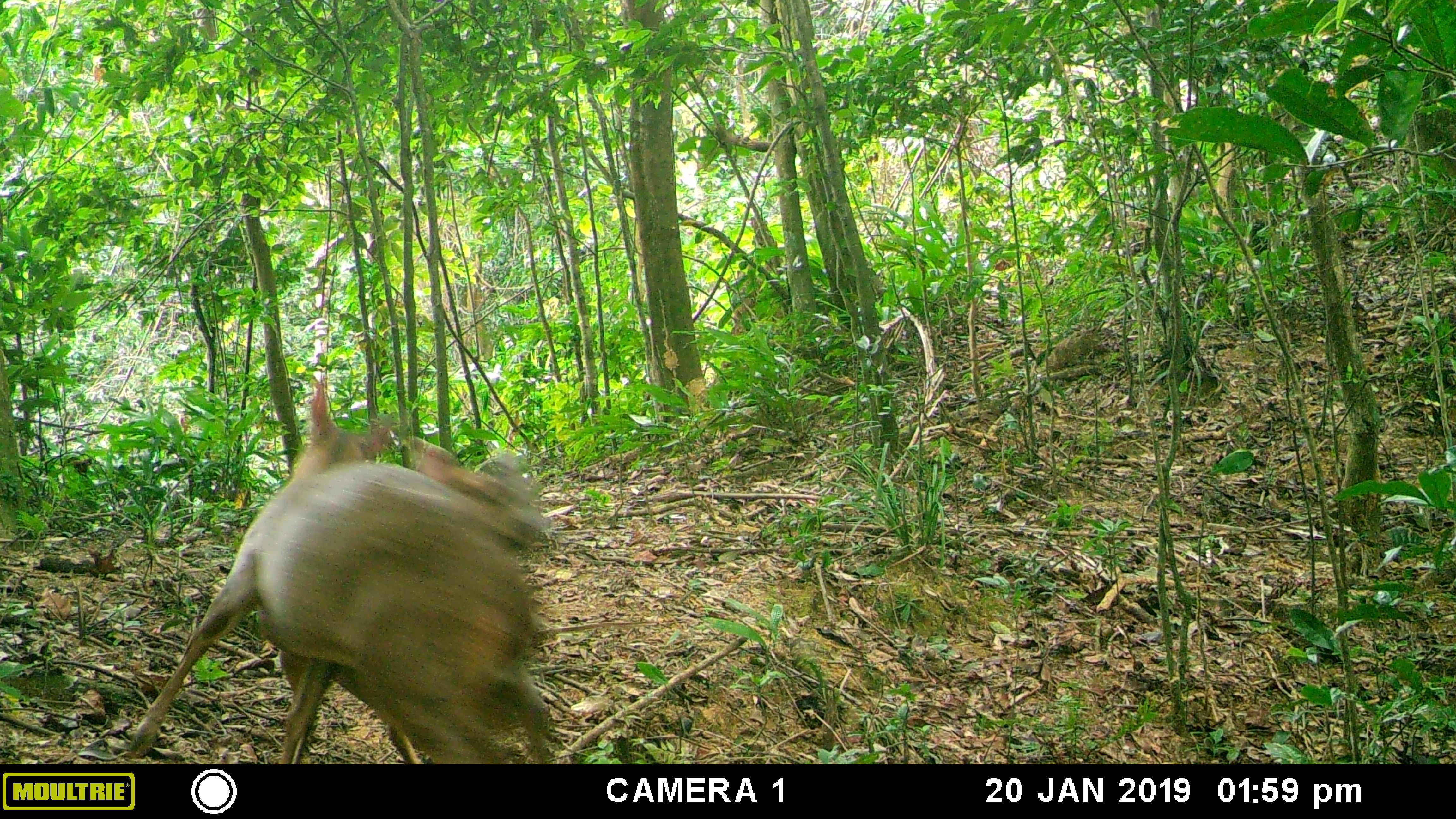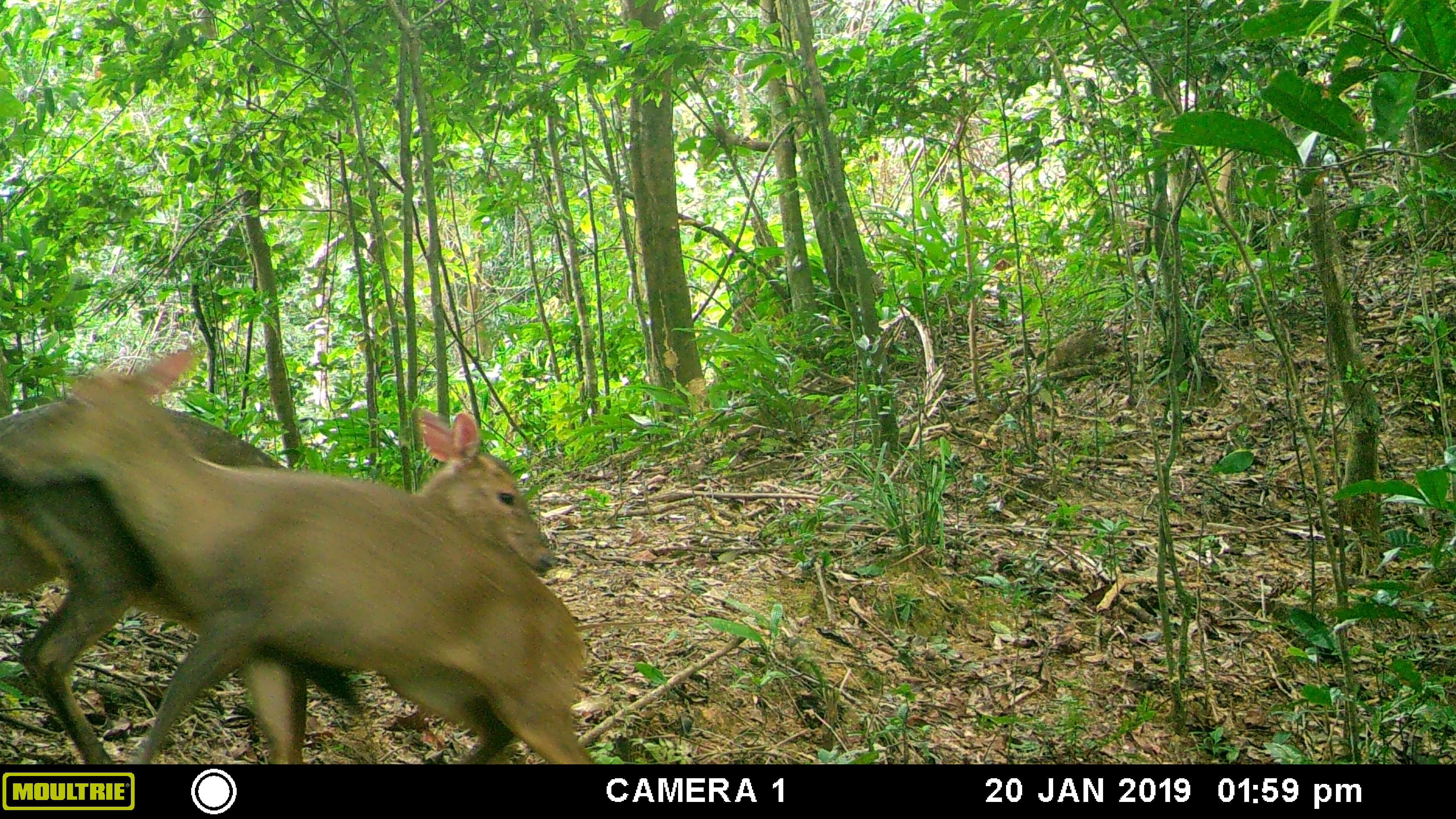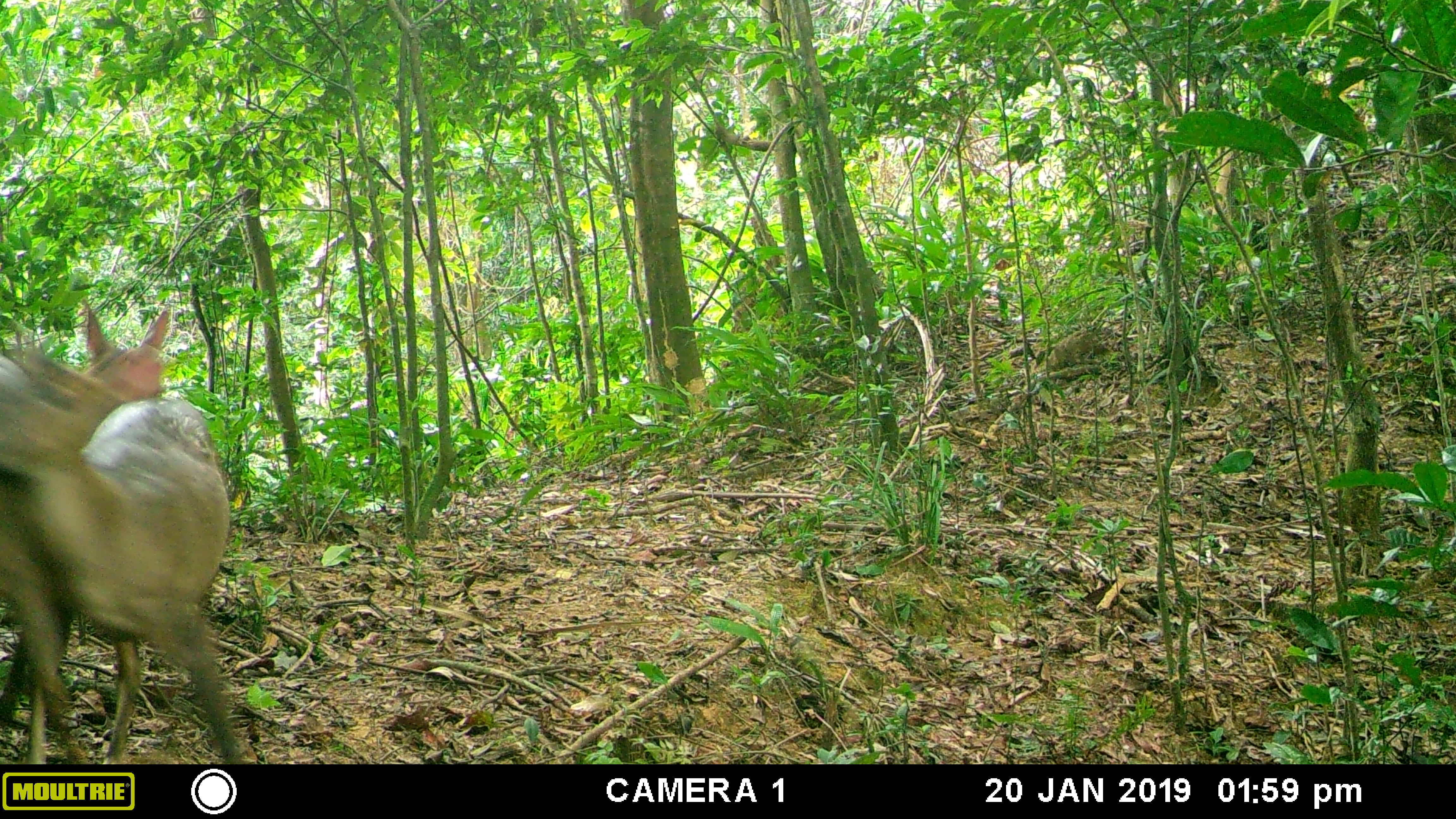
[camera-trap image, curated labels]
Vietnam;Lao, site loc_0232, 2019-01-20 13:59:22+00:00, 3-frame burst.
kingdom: Animalia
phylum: Chordata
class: Mammalia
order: Artiodactyla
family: Cervidae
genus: Muntiacus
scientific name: Muntiacus vuquangensis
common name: large-antlered muntjac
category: large antlered muntjac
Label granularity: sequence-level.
---------------
> [Work to complete]: Going from the line that contains "Vietnam;Lao, site loc_0232, 2019-01-20" to the last line of the records, reproduce every line as written.

> [Your solution]:
Vietnam;Lao, site loc_0232, 2019-01-20 13:59:22+00:00, 3-frame burst.
kingdom: Animalia
phylum: Chordata
class: Mammalia
order: Artiodactyla
family: Cervidae
genus: Muntiacus
scientific name: Muntiacus vuquangensis
common name: large-antlered muntjac
category: large antlered muntjac
Label granularity: sequence-level.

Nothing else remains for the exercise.